**STATED EXERCISE A:** Swap "family" for "group" in the part of the parameter-rules text that runs from the words "The last rule" through "of the time.", and write that part out again.
************
The "add" rule is just like the "multiply" rule, except that the three
values for the parameter are added together instead of multiplied together.
Coordinates in a timbre space are combined in the MPDL with this rule.
The combining rule for pitch is a special case of the "add" rule; pitch is
taken as an offset from middle C, and the offsets accumulate additively. If
a family receives a pitch message of hexadecimal 7F00, which would be middle
C#, the effect will be to transpose everything played by that family up a
half step.
The last rule is "overwrite." For these parameters, the instrument and
family do not store their own values for the parameter. Instead, a message
sent to an instrument or family overwrites the values of that parameter for
each active note of the instrument or family. Program change is a parameter
with this rule. Since there is no easy way to combine three synthesizer
programs into a single patch, a program change message received by a family
sets the program of all the notes of that family.
The "And" Rule for Articulation
The name "and" comes from Boolean logic. In this context, it means that a
note only sounds if it has been triggered at the note level, the instrument
level, and the family level. By default, everything is triggered at the
family and instrument levels, so sending a trigger message to any note turns
on that note. That is the normal case that people will use most of the time.
It is possible to turn off all the notes in a family just by sending a
release message to a family. If this happens, the previously sounding notes
still remember that they are turned on at the note and instrument levels, so
if you re-trigger the family, those notes will sound again.
************
**STATED EXERCISE B:** Pull out each line of the records that contains the string "camera". Case counts.
************
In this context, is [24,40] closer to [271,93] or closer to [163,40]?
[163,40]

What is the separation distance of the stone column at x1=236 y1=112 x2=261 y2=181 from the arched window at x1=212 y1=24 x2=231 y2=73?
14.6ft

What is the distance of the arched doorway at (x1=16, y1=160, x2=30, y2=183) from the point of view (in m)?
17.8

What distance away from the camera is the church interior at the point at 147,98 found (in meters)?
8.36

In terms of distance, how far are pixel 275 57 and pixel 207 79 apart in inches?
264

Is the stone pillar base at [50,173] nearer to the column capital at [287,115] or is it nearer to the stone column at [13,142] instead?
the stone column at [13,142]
************
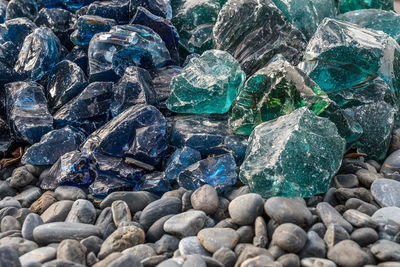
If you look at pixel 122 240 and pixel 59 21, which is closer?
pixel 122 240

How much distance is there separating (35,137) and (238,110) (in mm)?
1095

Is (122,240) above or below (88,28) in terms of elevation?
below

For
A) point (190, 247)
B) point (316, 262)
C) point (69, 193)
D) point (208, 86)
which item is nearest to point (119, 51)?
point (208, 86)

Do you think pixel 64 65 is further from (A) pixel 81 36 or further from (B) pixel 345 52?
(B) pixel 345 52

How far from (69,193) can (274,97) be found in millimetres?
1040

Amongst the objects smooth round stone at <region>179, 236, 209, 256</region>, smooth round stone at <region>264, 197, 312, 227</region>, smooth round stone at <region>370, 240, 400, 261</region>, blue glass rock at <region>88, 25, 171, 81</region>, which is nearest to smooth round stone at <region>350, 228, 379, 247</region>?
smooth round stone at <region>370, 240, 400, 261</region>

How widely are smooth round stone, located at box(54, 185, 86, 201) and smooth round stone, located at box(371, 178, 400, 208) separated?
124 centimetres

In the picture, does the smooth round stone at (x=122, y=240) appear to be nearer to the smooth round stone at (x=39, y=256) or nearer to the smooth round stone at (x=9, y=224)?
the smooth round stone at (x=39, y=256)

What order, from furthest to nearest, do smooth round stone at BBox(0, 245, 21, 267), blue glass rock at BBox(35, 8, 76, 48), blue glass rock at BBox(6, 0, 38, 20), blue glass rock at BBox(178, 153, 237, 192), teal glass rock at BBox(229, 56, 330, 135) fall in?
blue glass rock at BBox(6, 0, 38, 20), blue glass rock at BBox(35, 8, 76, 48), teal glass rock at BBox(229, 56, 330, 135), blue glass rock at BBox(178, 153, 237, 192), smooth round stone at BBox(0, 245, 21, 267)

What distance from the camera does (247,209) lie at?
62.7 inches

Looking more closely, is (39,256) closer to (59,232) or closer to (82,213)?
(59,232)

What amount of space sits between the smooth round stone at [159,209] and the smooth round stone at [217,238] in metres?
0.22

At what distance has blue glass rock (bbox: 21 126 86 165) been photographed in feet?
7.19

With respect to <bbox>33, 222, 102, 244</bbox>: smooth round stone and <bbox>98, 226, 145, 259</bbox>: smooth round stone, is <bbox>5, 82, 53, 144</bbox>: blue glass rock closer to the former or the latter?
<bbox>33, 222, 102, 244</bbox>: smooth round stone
************
**WRITTEN REPLY A:**
The last rule is "overwrite." For these parameters, the instrument and
group do not store their own values for the parameter. Instead, a message
sent to an instrument or group overwrites the values of that parameter for
each active note of the instrument or group. Program change is a parameter
with this rule. Since there is no easy way to combine three synthesizer
programs into a single patch, a program change message received by a group
sets the program of all the notes of that group.
The "And" Rule for Articulation
The name "and" comes from Boolean logic. In this context, it means that a
note only sounds if it has been triggered at the note level, the instrument
level, and the group level. By default, everything is triggered at the
group and instrument levels, so sending a trigger message to any note turns
on that note. That is the normal case that people will use most of the time.

**WRITTEN REPLY B:**
What distance away from the camera is the church interior at the point at 147,98 found (in meters)?
What distance from the camera does (247,209) lie at?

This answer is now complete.